Et puis, très vite, les images ont repris le dessus, son visage d’origine s’est à nouveau retiré sous les masques divers d’une personnalité éclatée. Et bientôt s’est complètement effacé de ma mémoire le souvenir réel de Cindy Sherman, born in 1954 dans le New Jersey, grandie à Long Island, née Cynthia, mais que personne n’a jamais appelée ainsi.

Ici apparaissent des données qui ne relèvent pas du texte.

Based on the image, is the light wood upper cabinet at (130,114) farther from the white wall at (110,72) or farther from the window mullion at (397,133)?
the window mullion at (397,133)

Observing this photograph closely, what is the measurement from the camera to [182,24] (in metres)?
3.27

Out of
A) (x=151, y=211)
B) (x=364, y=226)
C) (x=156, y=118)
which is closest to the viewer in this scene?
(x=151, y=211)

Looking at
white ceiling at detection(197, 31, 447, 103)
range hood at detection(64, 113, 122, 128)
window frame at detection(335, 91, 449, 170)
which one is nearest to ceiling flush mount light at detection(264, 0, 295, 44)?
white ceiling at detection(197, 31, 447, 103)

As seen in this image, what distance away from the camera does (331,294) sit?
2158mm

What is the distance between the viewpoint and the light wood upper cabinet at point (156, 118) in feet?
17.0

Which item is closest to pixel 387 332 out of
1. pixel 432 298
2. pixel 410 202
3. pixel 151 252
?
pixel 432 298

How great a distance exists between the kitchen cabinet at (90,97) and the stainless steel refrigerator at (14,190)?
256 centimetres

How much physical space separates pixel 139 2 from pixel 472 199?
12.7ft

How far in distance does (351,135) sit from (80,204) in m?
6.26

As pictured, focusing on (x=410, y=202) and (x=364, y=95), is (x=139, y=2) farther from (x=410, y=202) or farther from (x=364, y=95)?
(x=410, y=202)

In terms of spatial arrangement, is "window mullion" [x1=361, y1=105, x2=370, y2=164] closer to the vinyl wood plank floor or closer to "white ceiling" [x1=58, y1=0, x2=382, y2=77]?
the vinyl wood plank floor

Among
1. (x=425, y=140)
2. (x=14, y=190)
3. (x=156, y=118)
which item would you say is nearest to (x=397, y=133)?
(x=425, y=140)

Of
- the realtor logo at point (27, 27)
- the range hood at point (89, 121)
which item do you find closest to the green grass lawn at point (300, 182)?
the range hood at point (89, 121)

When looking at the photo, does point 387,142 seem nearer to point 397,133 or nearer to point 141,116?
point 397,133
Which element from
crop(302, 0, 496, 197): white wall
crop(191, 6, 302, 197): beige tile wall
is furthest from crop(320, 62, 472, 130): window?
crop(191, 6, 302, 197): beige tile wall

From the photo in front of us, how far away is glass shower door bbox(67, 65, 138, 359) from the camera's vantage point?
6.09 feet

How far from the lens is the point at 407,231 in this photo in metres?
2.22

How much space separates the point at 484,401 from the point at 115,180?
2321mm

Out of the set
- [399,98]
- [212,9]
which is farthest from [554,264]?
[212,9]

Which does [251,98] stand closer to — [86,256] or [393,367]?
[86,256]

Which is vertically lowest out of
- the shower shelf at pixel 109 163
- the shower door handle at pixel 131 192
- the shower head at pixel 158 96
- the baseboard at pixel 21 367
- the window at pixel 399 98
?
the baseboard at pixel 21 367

Car plus Cindy Sherman se montre, et plus elle disparaît : à l’ère du tout-people, c’est le paradoxe fascinant de cette star incontestable de l’art d’aujourd’hui, dont les Untitled Films Stills, vendus 50 dollars pièce lors de leur première exposition à New York en 1978, partent à 300 000 dollars aujourd’hui, et dont la série entière fut acquise en 1996 par le MoMA pour un montant global d’un million de dollars. « Mais c’est un paradoxe pleinement inscrit dans son travail, commente Régis Durand, commissaire d’exposition de la nouvelle rétrospective qui s’ouvre cette semaine à la galerie du Jeu de Paume. Elle se montre totalement et sans cesse, mais en même temps elle n’est nulle part, personnage étrange, très secrète, très discrète, qui accorde peu d’interviews, comme pour rester sur une certaine réserve. » Et aussi pour laisser toute la place à son uvre, dont elle est elle-même, et avec une monomanie invraisemblable, le seul véritable matériau.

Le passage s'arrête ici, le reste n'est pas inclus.